Every normal subgroup of a solvable group must have an abelian subgroup which is normal in G. Let G be a solvable group, and let H be a nontrivial normal subgroup of G. Prove that there exists a nontrivial subgroup A of H that is Abelian and normal in G.
Actually this problem is from DF. It was answered here by Derived series. But before this problem DF did not introduce Derived series. So It must have another way to prove. Can anyone prove?

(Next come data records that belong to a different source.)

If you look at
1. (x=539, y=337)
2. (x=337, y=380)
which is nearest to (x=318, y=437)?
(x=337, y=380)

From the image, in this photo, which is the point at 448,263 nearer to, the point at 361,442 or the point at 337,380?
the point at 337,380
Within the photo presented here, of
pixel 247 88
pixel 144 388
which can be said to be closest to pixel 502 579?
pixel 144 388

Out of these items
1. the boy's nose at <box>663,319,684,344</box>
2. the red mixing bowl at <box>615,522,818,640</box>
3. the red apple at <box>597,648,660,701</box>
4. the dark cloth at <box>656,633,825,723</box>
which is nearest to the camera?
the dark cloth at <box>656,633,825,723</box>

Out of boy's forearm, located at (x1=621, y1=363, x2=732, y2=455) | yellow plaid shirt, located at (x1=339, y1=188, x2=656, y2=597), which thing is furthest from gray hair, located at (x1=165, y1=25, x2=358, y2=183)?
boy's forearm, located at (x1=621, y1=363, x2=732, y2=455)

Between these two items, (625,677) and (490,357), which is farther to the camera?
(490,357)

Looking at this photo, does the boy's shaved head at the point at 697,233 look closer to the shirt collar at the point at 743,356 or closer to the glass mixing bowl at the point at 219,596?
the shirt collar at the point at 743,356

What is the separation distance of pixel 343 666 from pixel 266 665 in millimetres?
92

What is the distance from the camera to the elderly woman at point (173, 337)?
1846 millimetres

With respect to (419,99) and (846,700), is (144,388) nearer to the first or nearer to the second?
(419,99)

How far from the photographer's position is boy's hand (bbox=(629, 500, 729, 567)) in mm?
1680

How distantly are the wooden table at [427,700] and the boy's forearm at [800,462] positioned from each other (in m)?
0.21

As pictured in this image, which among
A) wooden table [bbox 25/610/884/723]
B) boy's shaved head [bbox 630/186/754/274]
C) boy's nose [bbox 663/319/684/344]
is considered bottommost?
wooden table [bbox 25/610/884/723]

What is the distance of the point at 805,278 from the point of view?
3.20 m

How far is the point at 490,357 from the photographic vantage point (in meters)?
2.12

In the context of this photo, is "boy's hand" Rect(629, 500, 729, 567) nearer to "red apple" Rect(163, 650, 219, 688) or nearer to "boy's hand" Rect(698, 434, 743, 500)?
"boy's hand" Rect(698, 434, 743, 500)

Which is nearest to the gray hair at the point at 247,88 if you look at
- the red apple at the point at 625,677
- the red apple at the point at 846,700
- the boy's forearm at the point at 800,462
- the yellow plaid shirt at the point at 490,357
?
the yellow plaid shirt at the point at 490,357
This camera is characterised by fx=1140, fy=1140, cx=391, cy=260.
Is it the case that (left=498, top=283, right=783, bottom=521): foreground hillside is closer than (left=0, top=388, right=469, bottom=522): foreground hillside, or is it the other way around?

 A: Since derived series cannot be used, I assume that an equivalent definition of a solvable subgroup is used: a group $G$ is called solvable if it has a normal series $1 = G_0 < G_1 \dots < G_n = G$ (that is, all subgroups $G_i$ are normal in $G$) such that all factor groups $G_i/G_{i-1}$ are abelian, $i = 1, 2,\dots, n$. Let now $H$ be a nontrivial normal subgroup in $G$. Let $i$ be the maximal possible integer such that $H \cap G_i = 1$. Notice that $i < n$ since $H$ is non-trivial. Then $A= H \cap G_{i+1}$ is a nontrivial subgroup, and, being the intersection of two normal subgroups, it is normal in $G$. Also, the image of $A$ in the abelian factor group $G_{i+1}/G_i$ is isomorphic to $A/(A\cap G_i) \simeq A/1 \simeq A$. Hence $A$ is isomorphic to a subgroup of an abelian group $G_{i+1}/G_i$ and is therefore abelian. 
My answer would perhaps be more precise and useful if I knew what specific definition (of several equivalent definitions used) of solvable groups is used in your question.